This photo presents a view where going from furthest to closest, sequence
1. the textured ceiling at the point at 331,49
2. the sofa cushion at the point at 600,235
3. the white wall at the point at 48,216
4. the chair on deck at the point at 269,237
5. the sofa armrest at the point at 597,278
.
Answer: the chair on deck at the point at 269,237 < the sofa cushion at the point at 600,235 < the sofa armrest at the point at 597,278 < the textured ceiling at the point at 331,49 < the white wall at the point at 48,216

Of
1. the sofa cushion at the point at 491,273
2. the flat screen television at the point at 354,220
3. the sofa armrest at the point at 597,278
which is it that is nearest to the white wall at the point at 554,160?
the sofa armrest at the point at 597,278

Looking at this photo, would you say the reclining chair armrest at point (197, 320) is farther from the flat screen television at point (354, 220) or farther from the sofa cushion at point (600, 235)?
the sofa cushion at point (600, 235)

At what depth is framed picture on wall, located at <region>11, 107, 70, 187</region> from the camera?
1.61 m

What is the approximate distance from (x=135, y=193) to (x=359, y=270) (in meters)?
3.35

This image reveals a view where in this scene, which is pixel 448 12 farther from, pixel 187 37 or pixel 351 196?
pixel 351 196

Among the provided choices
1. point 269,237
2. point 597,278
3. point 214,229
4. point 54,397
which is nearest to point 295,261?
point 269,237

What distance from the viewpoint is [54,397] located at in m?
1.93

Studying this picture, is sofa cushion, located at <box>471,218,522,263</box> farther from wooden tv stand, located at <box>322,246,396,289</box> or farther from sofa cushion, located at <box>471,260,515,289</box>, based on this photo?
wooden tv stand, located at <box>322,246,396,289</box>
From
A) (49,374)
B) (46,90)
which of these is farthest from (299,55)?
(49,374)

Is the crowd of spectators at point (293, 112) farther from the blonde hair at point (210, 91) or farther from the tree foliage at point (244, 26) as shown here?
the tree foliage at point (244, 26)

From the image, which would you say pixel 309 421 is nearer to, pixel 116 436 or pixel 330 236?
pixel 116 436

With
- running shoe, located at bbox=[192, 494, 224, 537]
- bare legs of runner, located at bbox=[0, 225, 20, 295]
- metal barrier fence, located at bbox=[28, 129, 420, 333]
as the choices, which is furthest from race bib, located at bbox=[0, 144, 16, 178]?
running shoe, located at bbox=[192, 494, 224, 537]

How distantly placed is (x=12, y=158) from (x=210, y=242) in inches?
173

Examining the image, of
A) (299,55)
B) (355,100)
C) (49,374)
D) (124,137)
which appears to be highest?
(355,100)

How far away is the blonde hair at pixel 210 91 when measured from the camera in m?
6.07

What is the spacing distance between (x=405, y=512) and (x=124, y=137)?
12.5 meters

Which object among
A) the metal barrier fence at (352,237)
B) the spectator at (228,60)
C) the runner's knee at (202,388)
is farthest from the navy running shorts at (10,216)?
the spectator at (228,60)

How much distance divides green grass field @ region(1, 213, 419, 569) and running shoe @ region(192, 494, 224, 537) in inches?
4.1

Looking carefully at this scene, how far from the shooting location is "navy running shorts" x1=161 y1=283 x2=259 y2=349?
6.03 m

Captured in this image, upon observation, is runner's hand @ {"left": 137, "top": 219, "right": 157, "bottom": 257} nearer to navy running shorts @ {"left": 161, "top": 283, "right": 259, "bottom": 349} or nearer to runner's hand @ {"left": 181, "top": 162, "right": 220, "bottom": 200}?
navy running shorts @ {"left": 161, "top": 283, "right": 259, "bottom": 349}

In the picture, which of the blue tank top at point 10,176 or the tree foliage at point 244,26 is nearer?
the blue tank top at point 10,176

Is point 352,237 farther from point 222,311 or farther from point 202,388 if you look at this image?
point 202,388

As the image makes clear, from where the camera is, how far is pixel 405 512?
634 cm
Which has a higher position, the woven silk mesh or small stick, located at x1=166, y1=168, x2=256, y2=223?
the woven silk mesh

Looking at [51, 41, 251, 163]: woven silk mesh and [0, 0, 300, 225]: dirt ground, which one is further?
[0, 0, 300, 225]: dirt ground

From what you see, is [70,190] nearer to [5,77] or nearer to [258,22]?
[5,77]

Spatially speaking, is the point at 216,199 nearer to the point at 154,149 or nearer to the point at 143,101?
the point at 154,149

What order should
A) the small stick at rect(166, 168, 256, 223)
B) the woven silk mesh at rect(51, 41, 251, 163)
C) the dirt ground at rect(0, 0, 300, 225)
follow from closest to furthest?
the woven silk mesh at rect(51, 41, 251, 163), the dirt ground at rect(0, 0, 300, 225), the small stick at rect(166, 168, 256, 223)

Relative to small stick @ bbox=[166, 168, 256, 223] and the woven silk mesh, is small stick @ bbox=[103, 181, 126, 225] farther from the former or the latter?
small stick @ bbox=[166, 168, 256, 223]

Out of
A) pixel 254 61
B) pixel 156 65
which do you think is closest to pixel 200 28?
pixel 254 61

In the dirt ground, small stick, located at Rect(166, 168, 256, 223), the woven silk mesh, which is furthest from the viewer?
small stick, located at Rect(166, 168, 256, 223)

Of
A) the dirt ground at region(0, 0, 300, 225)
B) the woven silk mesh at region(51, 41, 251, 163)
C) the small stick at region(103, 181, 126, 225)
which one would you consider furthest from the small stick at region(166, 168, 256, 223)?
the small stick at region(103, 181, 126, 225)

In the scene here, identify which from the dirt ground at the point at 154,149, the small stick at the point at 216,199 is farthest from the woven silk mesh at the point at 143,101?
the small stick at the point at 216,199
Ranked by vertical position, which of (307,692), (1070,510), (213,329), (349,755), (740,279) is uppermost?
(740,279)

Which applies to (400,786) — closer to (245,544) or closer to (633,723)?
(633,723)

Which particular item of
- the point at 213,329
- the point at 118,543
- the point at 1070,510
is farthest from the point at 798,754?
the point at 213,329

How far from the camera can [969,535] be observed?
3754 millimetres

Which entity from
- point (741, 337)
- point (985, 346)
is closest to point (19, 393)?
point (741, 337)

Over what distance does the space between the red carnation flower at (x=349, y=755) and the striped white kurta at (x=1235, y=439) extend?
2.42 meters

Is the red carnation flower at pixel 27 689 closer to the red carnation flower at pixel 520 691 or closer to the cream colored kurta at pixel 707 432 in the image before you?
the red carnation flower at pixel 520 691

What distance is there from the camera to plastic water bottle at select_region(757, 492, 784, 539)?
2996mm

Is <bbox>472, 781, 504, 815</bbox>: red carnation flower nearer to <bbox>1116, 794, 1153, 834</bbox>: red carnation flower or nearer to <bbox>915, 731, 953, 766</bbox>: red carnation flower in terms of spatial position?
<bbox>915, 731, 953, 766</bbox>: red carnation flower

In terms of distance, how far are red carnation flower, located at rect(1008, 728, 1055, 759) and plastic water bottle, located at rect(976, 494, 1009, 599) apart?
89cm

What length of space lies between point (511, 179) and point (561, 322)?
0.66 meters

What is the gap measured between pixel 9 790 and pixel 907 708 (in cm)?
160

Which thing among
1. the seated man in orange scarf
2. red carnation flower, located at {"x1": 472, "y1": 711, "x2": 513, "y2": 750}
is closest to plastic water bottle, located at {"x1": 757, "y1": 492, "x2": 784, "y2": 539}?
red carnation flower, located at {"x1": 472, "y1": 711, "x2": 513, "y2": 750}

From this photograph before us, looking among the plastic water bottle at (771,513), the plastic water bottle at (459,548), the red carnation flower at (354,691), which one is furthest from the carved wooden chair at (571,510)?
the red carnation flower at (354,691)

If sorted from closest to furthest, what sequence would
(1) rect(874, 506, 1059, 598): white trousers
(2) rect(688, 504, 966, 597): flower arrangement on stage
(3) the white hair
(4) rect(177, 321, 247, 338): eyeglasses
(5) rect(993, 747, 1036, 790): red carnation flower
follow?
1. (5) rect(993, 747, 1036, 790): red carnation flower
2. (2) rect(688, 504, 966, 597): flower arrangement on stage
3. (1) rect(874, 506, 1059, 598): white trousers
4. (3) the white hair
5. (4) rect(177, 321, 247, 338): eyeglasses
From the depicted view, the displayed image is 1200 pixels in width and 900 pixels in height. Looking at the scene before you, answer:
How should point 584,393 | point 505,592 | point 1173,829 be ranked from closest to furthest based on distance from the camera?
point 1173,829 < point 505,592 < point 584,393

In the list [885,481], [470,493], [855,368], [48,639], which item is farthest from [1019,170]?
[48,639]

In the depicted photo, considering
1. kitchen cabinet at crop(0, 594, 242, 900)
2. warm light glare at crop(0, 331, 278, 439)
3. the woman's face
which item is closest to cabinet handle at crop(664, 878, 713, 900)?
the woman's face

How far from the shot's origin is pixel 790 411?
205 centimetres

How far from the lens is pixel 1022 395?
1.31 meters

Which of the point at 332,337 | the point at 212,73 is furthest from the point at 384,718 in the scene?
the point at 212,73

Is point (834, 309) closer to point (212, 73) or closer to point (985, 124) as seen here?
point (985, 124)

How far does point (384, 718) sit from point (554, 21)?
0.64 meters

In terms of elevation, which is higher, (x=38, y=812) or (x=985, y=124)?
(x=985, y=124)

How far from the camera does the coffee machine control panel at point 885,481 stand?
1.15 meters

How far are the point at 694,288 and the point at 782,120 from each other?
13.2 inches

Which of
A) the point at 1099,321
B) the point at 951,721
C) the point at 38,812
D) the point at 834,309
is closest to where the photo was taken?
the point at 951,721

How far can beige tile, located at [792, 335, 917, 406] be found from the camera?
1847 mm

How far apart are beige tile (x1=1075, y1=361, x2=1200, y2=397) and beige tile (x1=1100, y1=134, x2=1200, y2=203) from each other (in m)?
━━━━━━━━━━━━━━━━━━━━
### EXERCISE TASK
Gather each line of the material above that contains the word "chair", and copy every such line in full.

### CORRECT RESULT
4. the chair on deck at the point at 269,237
Answer: the chair on deck at the point at 269,237 < the sofa cushion at the point at 600,235 < the sofa armrest at the point at 597,278 < the textured ceiling at the point at 331,49 < the white wall at the point at 48,216
Looking at this photo, would you say the reclining chair armrest at point (197, 320) is farther from the flat screen television at point (354, 220) or farther from the sofa cushion at point (600, 235)?
From this photograph before us, looking among the plastic water bottle at (771,513), the plastic water bottle at (459,548), the red carnation flower at (354,691), which one is furthest from the carved wooden chair at (571,510)?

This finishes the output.